GIVEN TEXT:

'''

Since I had not received any updates, I kind of knew nothing had really changed, and that they were still being cautious about my infection. The only way to shake things up was to demand discharge, which put the consequences of such action on my shoulders. So when the resident visited for his normal morning rounds I confronted him with my choice for discharge. He resisted at first, even wanting to go thru the weekend into next week, again hanging the chemotherapy carrot for my wonderment if I would only be patient.

This time I refused to play and said to hell with whatever they were promising, I officially registered my complaint against my medical oncologist (the doctor who actually specifies the chemotherapy for me) for not being forthcoming with me about any action plan for chemo therapy since my PET scan results, known to me on April 27th indicated my cancer was incurable. My oncologist simply decided it was best to just let me deal with my chest infection well into the month of May, and set up a meeting in early June to discuss chemotherapy. It *appears* my oncologist is "old school trained" and decided the best place for me was in hospital so they could best monitor my progress and proceed with chemo at the best earliest opportunity. The problem with their strategy was it amounted to a plan of care which I had not actually been consulted with, and so, not actually had received my agreement.

So when I demanded to be released it really made it obvious they had not duly informed me, and so this is what has created the special meeting for Tuesday May 19th. The direct consequences of their carelessness is they have violated their responsibility to being transparent and to respect the assumed trust relationship between patient and doctor. It is now their responsibility to restore that relationship and to nurture my trust in their ability to manage my health. My feelings at this point is my medical oncologist has her work cut out for her to regain my trust. And so of course, I don't have to be under the care of a doctor I don't trust, and I now have their full attention.

We shall see what happens on Tuesday. There is a pool of medical oncologists. I was simply assigned the one I now have. So, I've already assured the cancer center I will have an open mind, but what has happened will not be ignored. Anyways, I'm much more interested in my better health than in winning an intellectual position in a useless argument. If she is "old school" however, I will be requesting a more approachable oncologist. Old school here means of course back in the day when cancer patients simply waited on their doctors orders.

'''

Items stored from a collection:
'''

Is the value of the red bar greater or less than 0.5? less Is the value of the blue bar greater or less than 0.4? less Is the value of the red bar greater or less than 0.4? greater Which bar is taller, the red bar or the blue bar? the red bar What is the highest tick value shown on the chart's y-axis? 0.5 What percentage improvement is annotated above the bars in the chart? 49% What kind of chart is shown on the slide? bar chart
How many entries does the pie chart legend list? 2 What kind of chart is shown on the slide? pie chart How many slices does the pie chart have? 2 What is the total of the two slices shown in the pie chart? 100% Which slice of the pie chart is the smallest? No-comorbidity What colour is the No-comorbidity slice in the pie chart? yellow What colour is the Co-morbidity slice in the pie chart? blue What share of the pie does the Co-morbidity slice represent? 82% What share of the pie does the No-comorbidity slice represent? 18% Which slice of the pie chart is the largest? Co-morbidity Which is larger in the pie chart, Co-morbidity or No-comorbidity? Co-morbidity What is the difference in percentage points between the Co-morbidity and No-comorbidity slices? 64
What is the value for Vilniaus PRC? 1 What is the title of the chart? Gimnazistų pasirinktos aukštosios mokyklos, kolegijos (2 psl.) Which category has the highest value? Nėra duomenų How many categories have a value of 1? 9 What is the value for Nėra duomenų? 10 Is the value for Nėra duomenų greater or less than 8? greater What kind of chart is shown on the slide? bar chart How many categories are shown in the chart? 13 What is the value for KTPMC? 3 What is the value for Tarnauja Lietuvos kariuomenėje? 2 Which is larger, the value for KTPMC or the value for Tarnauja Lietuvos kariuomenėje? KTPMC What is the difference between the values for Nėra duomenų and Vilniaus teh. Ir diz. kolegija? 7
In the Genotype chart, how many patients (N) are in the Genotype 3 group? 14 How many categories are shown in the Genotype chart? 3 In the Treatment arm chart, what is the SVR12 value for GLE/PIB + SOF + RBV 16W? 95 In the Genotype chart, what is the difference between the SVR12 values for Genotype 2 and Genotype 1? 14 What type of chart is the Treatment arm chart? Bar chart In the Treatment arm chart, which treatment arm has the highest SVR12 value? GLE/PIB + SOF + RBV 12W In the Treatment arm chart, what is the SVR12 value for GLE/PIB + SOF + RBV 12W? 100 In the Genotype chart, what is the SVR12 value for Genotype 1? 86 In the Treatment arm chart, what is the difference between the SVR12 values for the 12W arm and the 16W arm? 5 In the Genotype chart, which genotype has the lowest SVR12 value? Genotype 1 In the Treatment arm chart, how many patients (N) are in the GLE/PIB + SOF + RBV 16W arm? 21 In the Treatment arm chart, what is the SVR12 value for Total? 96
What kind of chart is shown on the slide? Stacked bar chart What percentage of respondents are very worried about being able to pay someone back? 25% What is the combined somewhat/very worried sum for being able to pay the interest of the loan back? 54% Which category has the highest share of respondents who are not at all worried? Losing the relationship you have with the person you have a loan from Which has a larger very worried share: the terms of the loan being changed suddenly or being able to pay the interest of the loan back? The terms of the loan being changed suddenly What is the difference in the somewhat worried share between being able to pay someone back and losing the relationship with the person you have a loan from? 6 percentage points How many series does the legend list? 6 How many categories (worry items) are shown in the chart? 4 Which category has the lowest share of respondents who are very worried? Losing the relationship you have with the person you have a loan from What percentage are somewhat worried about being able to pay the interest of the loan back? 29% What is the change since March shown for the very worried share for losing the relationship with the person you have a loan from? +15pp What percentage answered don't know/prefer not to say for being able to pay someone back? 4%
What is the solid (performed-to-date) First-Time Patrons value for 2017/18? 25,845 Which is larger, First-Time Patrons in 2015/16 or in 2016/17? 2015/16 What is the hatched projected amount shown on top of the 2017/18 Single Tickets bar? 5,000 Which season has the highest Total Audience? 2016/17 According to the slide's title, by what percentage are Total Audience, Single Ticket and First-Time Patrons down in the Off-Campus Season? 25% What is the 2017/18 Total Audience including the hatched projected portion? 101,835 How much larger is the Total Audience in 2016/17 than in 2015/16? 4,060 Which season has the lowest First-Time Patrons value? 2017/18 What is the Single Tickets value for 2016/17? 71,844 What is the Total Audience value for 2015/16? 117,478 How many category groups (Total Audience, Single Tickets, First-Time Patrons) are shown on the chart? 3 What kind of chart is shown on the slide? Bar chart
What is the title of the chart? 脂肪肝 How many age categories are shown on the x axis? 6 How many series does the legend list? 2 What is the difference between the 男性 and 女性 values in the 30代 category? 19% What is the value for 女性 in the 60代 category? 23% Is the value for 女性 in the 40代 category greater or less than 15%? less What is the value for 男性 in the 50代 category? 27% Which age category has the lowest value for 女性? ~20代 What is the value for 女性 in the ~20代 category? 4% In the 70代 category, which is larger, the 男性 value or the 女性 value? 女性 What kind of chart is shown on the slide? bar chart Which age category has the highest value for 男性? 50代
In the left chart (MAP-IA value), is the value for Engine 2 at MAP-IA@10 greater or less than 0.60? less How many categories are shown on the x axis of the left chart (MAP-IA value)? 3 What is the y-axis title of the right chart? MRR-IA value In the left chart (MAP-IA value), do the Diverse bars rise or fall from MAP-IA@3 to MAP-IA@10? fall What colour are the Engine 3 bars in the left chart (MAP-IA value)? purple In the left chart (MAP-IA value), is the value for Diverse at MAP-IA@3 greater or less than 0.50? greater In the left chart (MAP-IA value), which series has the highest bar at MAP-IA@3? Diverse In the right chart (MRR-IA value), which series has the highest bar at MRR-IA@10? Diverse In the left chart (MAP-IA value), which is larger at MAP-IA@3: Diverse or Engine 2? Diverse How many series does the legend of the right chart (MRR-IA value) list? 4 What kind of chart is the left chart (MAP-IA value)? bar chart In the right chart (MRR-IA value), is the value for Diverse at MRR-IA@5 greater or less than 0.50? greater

'''

WORK INSTRUCTION A: Repeat the part of the hospital account starting with "We shall see" and going on through "their doctors orders.".
WORK INSTRUCTION B: List every month of the year named in the hospital account.
WORK INSTRUCTION C: Pick up the hospital account after its last sentence and carry it on.
The items aren't needed for anything here.

EXERCISE RESULT A:
We shall see what happens on Tuesday. There is a pool of medical oncologists. I was simply assigned the one I now have. So, I've already assured the cancer center I will have an open mind, but what has happened will not be ignored. Anyways, I'm much more interested in my better health than in winning an intellectual position in a useless argument. If she is "old school" however, I will be requesting a more approachable oncologist. Old school here means of course back in the day when cancer patients simply waited on their doctors orders.

EXERCISE RESULT B: April, May, June

EXERCISE RESULT C:
So there it is. The thing that had angered me is the unprofessional assumption by the hospital that my being home is not the better choice, when in fact it is entirely the better choice, since I'm now getting exactly the same antibiotics at home, administrated by a computerized pump, into my PICC line as I was in hospital. In fact the pump is of a better design and quality. A nurse comes out every 24hrs and changes out the fluid bags and checks my dressings and connections etc. It seems the majority of terminal patients prefer the supervision of medical environments over what their own home offers. Well, not me, lol.

I've already moved on over the whole craziness of last week, since of course my being home has already proven itself to be far better. :)

sleepie 05-15-2015 10:53 PM

I hope they do you right and gain your trust back. I'm sure if it's better for you mentally to be home it can only be better for you overall.

puffy 05-15-2015 11:38 PM

Robby,
Gosh, sounds like a lot of NO communication. Not sure of your location and what cancer centers are available. Is this the best place in your area? And forgive me, if you mentioned it earlier but have you received any second opinions on your treatment. I just hate to see you get the run around at this point.

At least your home,
Puffy

Jeni26 05-16-2015 12:39 AM

Sounds absolutely the right decision to me.

Have a restful weekend together, lots of love and light from me to you ❤️❤️❤️

Gilmer 05-16-2015 04:07 AM

I'm very glad you're home, and glad that you made the doctors stand up and take notice.